The OTS said it has a similar policy and gives examiners - for thrifts of any size - flexibility to determine how long they will be on site. "Each institution varies," a spokesman said.

The Federal Reserve System's examiners work from the district banks, and the supervisory goals for institutions are set by examiners-in-charge and their district managers.

"The Federal Reserve does not have systemwide benchmarks linking examination hours with asset size or Camels ratings," a Fed spokesman said. "Instead, institution risk, complexity, management stability, asset quality, and several other risk factors are used to determine the right amount of time, staff, and skills needed for examinations."

Experts outside the FDIC said the changes were not cause for concern.

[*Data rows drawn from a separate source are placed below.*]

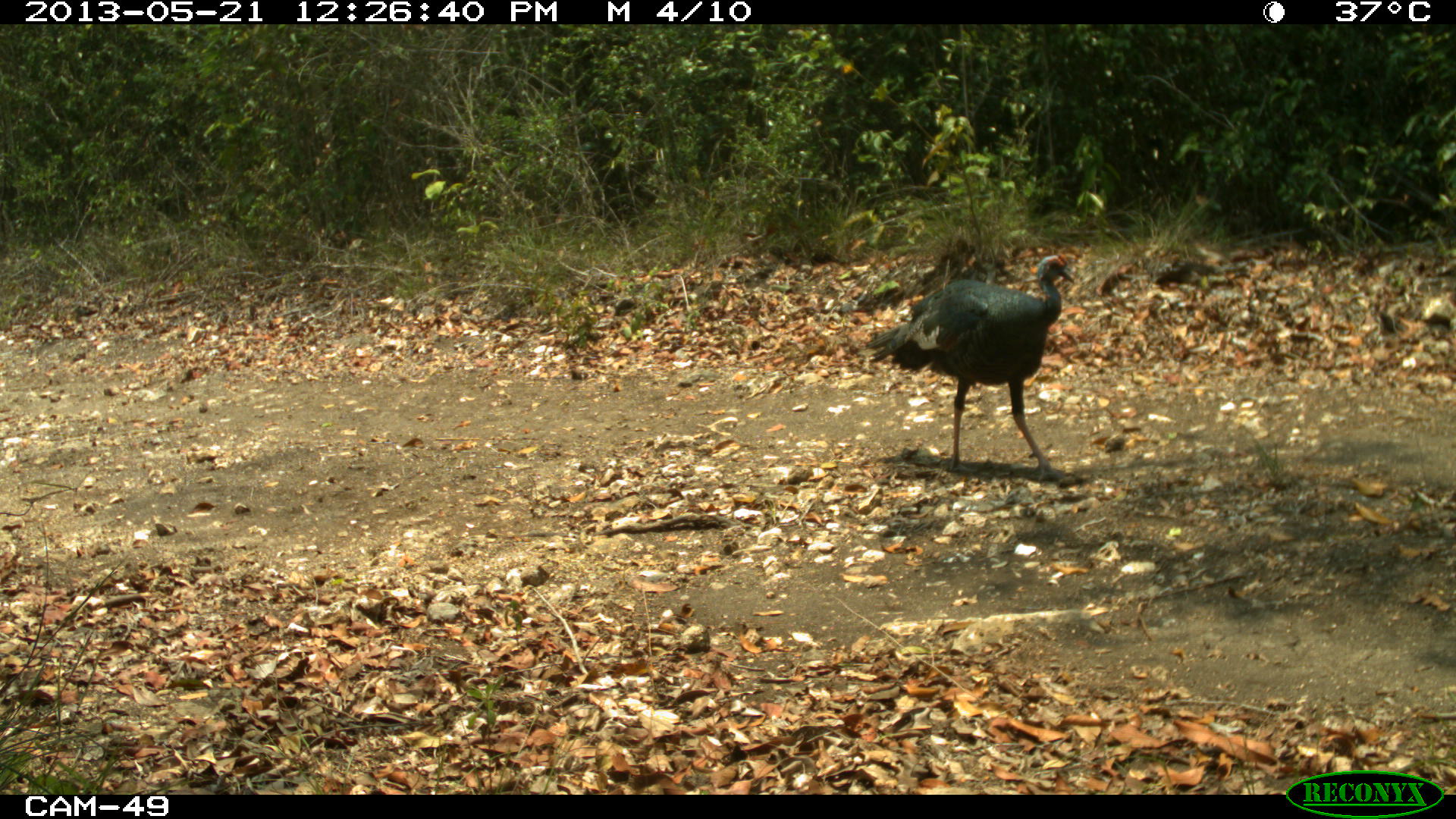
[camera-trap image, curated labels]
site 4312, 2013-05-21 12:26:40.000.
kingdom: Animalia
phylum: Chordata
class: Aves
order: Galliformes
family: Phasianidae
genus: Meleagris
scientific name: Meleagris ocellata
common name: ocellated turkey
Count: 3.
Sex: male.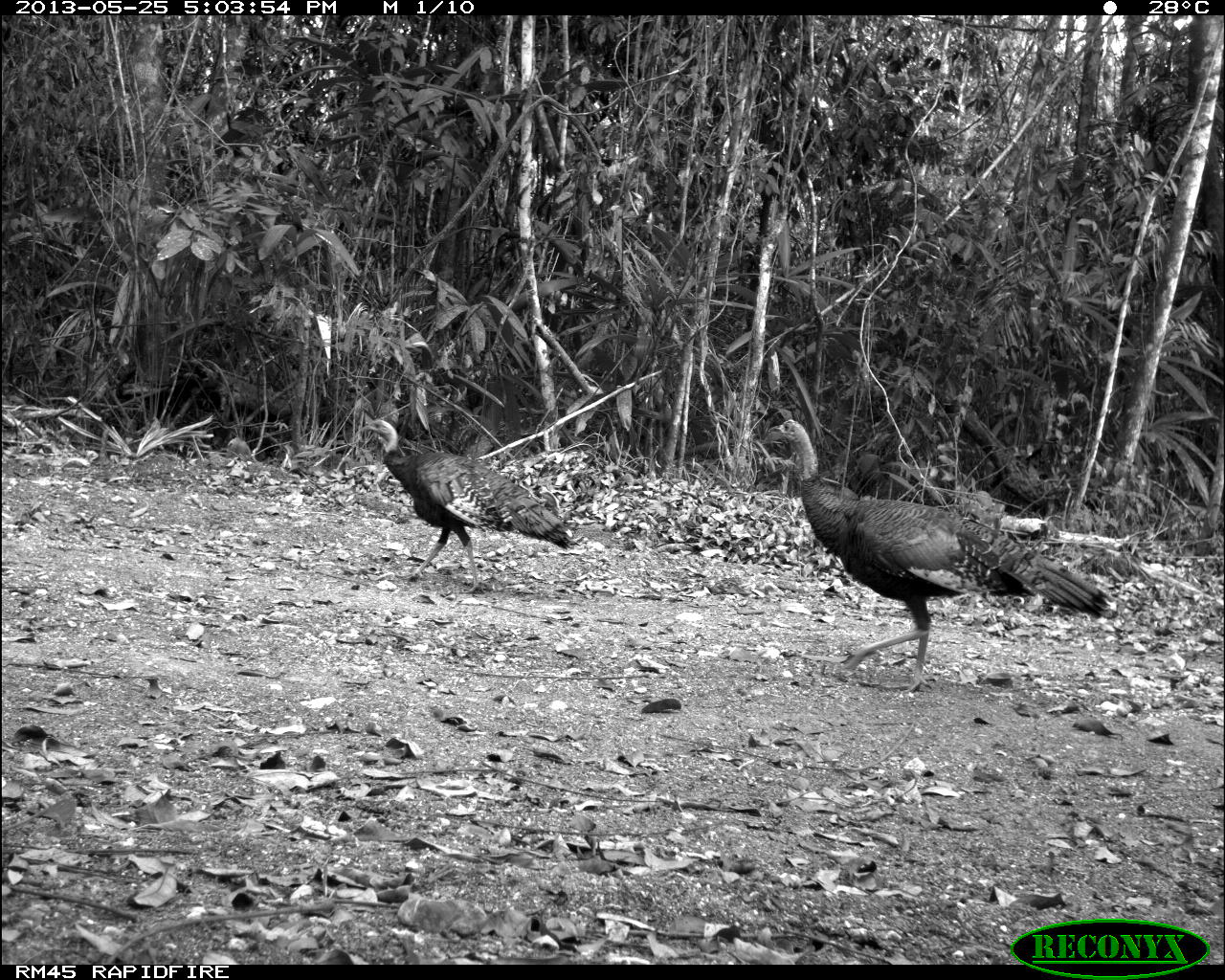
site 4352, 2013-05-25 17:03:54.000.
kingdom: Animalia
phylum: Chordata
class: Aves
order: Galliformes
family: Phasianidae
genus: Meleagris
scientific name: Meleagris ocellata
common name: ocellated turkey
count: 1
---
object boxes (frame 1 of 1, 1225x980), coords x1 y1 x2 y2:
meleagris ocellata: 766 417 1116 694; 358 419 581 594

Neil Milner, the president of the Conference of State Bank Supervisors, said the Merit program is a good one, because it tries to put resources where the risks are.

For the kinds of banks that qualify for the program, "you pretty well know what you need to do when you get there," he said.

Exams are more efficient now than they were in the past, Mr. Milner said. He attributes that in part to technology - records that examiners once spent lots of time copying and reviewing by hand are now computerized.

In general, even if they spend less time on their exams, "the examiners are looking as much as they ever did before at the institutions," he said.